Nausea is more frequently associated with influenza than with COVID-19. In a study, nausea occurred in approximately 3.9% patients with COVID-19 [33]. Similarly, the ratio of nausea is unknown, but it can cause digestive symptoms including nausea in influenza. The mechanism to cause nausea is unclear and requires further investigation. Inflammatory reactions may occur when a virus infects gastrointestinal mucosal bleeding cells, and digestive symptoms such as nausea are thought to occur during these reactions. In this study, significantly fewer symptoms of nausea in patients with COVID-19 may reflect the greater strength of the respiratory tract infection than the gastrointestinal cells of COVID-19. Difficulty in breathing was significantly more frequent in patients with COVID-19 than in those with influenza, which may support our hypothesis.
There are some limitations to this study. First, there is a greater possibility that patients with COVID-19 are hospitalized as per law in Japan. Many patients with COVID-19 are hospitalized for isolation, which can help in controlling the spread of the highly infectious disease, even if present in young and asymptomatic patients. Furthermore, an influenza extraction period of several years passed (from December 31, 2020 to January 11, 2015).

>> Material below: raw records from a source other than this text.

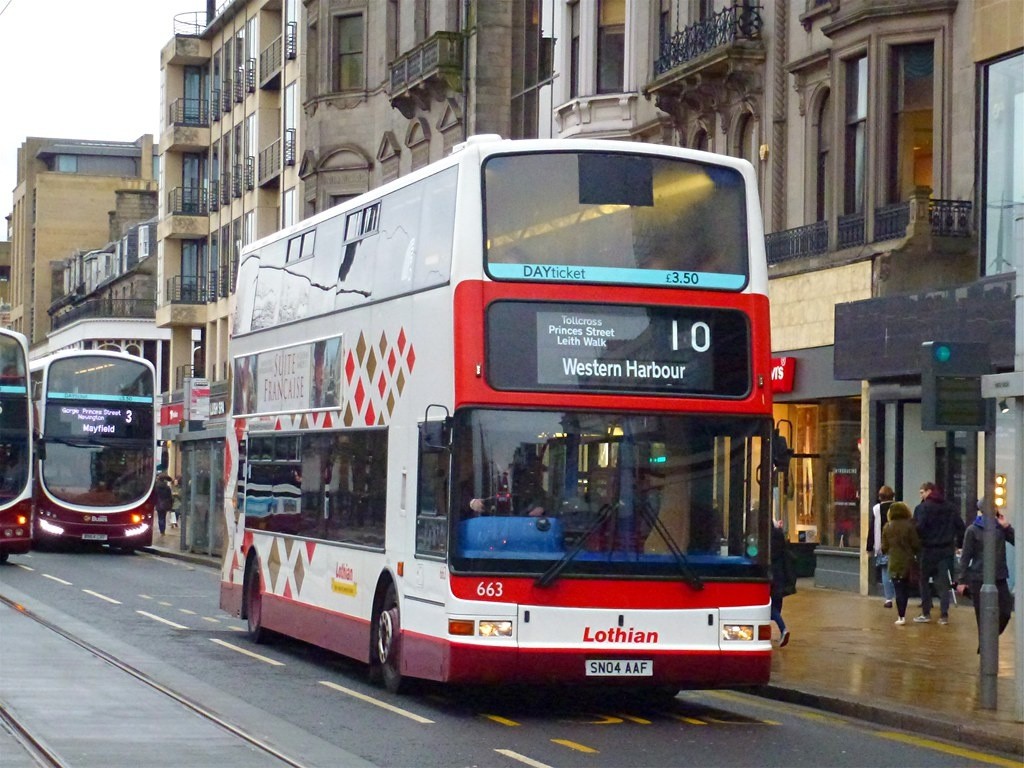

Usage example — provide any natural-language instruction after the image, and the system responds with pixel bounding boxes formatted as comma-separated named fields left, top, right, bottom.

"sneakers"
left=937, top=618, right=949, bottom=625
left=913, top=614, right=932, bottom=623
left=779, top=629, right=790, bottom=647
left=894, top=616, right=906, bottom=625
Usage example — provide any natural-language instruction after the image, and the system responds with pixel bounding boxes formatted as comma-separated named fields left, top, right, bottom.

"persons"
left=881, top=502, right=919, bottom=625
left=911, top=481, right=967, bottom=625
left=771, top=521, right=797, bottom=647
left=153, top=476, right=172, bottom=538
left=169, top=478, right=181, bottom=529
left=777, top=519, right=785, bottom=541
left=460, top=439, right=547, bottom=517
left=866, top=486, right=896, bottom=608
left=954, top=496, right=1014, bottom=655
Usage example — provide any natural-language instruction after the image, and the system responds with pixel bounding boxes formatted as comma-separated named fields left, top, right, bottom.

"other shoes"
left=884, top=601, right=892, bottom=608
left=175, top=524, right=179, bottom=528
left=160, top=531, right=166, bottom=538
left=170, top=525, right=174, bottom=529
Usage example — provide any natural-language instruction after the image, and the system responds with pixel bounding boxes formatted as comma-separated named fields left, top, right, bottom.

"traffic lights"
left=920, top=339, right=994, bottom=432
left=995, top=473, right=1007, bottom=508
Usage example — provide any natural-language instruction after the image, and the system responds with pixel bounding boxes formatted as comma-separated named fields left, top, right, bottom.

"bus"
left=30, top=348, right=165, bottom=553
left=219, top=133, right=795, bottom=695
left=0, top=327, right=34, bottom=563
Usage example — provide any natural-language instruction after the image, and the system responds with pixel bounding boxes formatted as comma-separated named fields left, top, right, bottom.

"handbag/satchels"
left=782, top=548, right=799, bottom=597
left=166, top=510, right=177, bottom=527
left=876, top=547, right=889, bottom=569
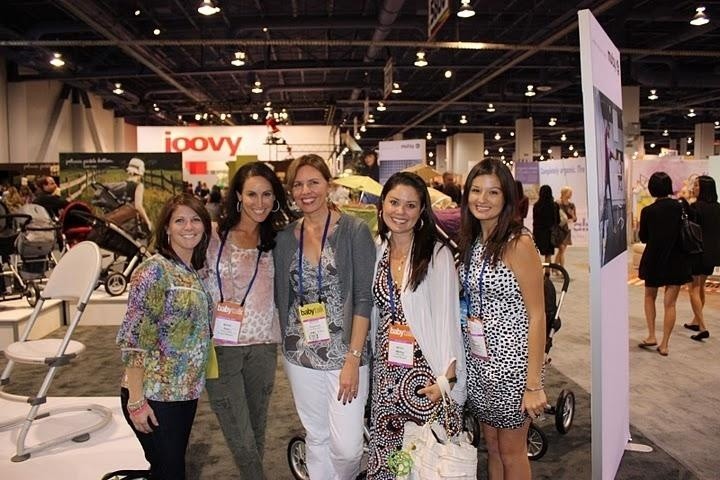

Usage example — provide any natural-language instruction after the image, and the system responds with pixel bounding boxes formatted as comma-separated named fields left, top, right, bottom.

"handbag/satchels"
left=677, top=198, right=703, bottom=255
left=555, top=201, right=568, bottom=227
left=389, top=375, right=477, bottom=480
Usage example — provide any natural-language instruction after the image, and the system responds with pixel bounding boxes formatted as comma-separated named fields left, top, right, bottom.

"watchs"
left=346, top=348, right=362, bottom=359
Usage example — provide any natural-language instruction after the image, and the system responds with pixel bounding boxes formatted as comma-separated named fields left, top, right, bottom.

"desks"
left=1, top=286, right=73, bottom=341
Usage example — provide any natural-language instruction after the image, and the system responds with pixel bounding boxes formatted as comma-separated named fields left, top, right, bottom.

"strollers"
left=91, top=180, right=148, bottom=239
left=0, top=198, right=64, bottom=305
left=71, top=202, right=154, bottom=297
left=55, top=202, right=92, bottom=253
left=463, top=264, right=576, bottom=463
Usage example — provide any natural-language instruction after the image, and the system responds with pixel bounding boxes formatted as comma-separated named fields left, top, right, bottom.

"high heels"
left=551, top=268, right=561, bottom=276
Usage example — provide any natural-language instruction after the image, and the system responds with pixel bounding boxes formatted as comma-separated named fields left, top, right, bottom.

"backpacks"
left=92, top=181, right=126, bottom=209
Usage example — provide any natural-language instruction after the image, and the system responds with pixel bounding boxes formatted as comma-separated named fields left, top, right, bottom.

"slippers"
left=638, top=340, right=657, bottom=347
left=657, top=346, right=668, bottom=357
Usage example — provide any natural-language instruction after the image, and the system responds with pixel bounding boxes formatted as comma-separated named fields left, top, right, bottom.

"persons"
left=684, top=175, right=720, bottom=341
left=115, top=192, right=215, bottom=480
left=531, top=184, right=560, bottom=271
left=188, top=180, right=221, bottom=206
left=196, top=160, right=282, bottom=480
left=456, top=158, right=548, bottom=480
left=434, top=172, right=462, bottom=202
left=554, top=186, right=577, bottom=268
left=123, top=157, right=151, bottom=228
left=33, top=176, right=69, bottom=221
left=371, top=171, right=467, bottom=480
left=361, top=149, right=379, bottom=177
left=637, top=171, right=689, bottom=355
left=273, top=153, right=376, bottom=480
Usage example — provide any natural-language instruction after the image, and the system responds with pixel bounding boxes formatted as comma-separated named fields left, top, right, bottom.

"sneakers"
left=684, top=324, right=699, bottom=331
left=691, top=331, right=709, bottom=340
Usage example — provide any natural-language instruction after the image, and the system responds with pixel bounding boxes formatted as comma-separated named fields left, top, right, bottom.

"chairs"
left=0, top=239, right=112, bottom=457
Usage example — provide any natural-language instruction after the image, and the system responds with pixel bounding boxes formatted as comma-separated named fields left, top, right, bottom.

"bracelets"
left=447, top=376, right=458, bottom=384
left=523, top=386, right=544, bottom=392
left=126, top=397, right=148, bottom=415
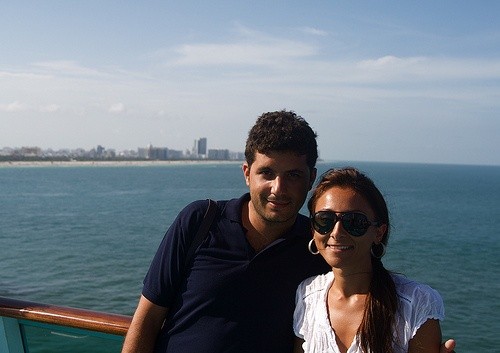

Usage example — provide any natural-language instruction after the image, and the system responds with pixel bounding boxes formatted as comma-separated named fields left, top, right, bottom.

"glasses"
left=310, top=211, right=380, bottom=237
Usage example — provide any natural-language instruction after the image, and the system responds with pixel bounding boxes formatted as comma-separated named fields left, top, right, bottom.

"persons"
left=293, top=169, right=445, bottom=353
left=121, top=110, right=455, bottom=353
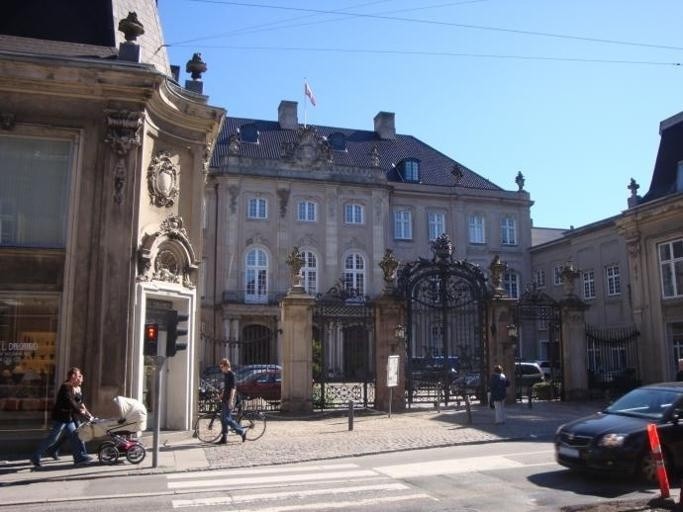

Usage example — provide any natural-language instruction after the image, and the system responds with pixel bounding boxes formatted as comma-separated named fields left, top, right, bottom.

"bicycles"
left=194, top=392, right=265, bottom=444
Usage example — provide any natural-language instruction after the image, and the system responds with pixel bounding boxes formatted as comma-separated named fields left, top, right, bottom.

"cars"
left=200, top=364, right=281, bottom=401
left=553, top=381, right=682, bottom=486
left=405, top=355, right=551, bottom=399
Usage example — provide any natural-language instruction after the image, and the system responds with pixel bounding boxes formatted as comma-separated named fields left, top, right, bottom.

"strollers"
left=74, top=395, right=147, bottom=465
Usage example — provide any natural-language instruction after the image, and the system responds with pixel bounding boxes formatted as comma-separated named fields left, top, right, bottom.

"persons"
left=675, top=358, right=683, bottom=382
left=488, top=365, right=510, bottom=424
left=26, top=366, right=96, bottom=467
left=211, top=358, right=247, bottom=445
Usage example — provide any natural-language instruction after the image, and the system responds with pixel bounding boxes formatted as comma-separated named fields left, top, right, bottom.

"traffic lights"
left=165, top=310, right=187, bottom=357
left=143, top=323, right=158, bottom=356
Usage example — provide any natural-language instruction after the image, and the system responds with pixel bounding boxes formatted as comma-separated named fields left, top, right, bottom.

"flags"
left=304, top=82, right=316, bottom=106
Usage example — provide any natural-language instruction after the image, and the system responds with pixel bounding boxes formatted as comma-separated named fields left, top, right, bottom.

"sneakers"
left=28, top=453, right=43, bottom=468
left=214, top=438, right=227, bottom=445
left=242, top=430, right=247, bottom=442
left=75, top=455, right=92, bottom=467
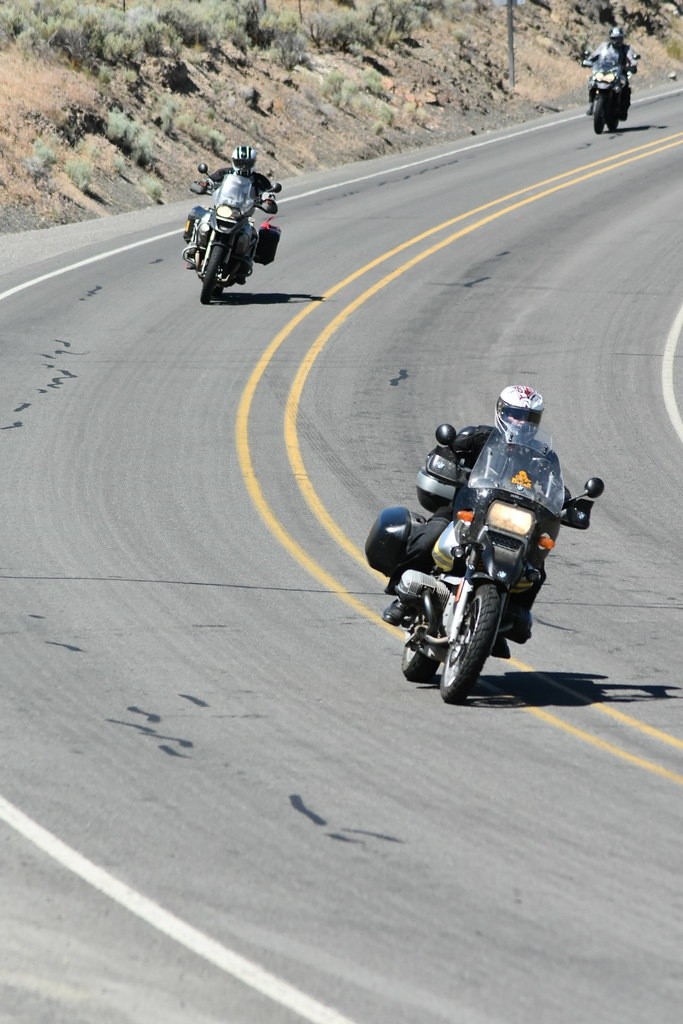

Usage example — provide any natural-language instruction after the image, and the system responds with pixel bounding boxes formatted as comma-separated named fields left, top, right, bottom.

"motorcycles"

Annually, the seasonal flu may vary in symptoms, and this effect may have influenced the results of our study. However, the type of influenza did not influence the results, as there were no patients with influenza type B who underwent blood tests. In addition, we did not extract the data of three symptoms (taste disturbance, dysosmia, and conjunctival hyperemia) as they were inaccurate; therefore, these symptoms were not included in the chart review of patients with influenza. Finally, the patient population enrolled in this study was limited to that from a single hospital. Additionally, this was a retrospective study. Hence, a multicenter prospective study should be conducted with a larger number of patients to verify our results.
In conclusion, our results are useful for differentiating patients with COVID-19 from those with influenza. Age 15–70 years (vs. 71 years) years, difficulty in breathing, malaise, and percentage of lymphocytes > 20% were significantly more frequent in COVID-19 than in influenza. However, nausea, body temperature > 38.1°C, and WBC counts > 9000/µL were more frequent in influenza than in COVID-19.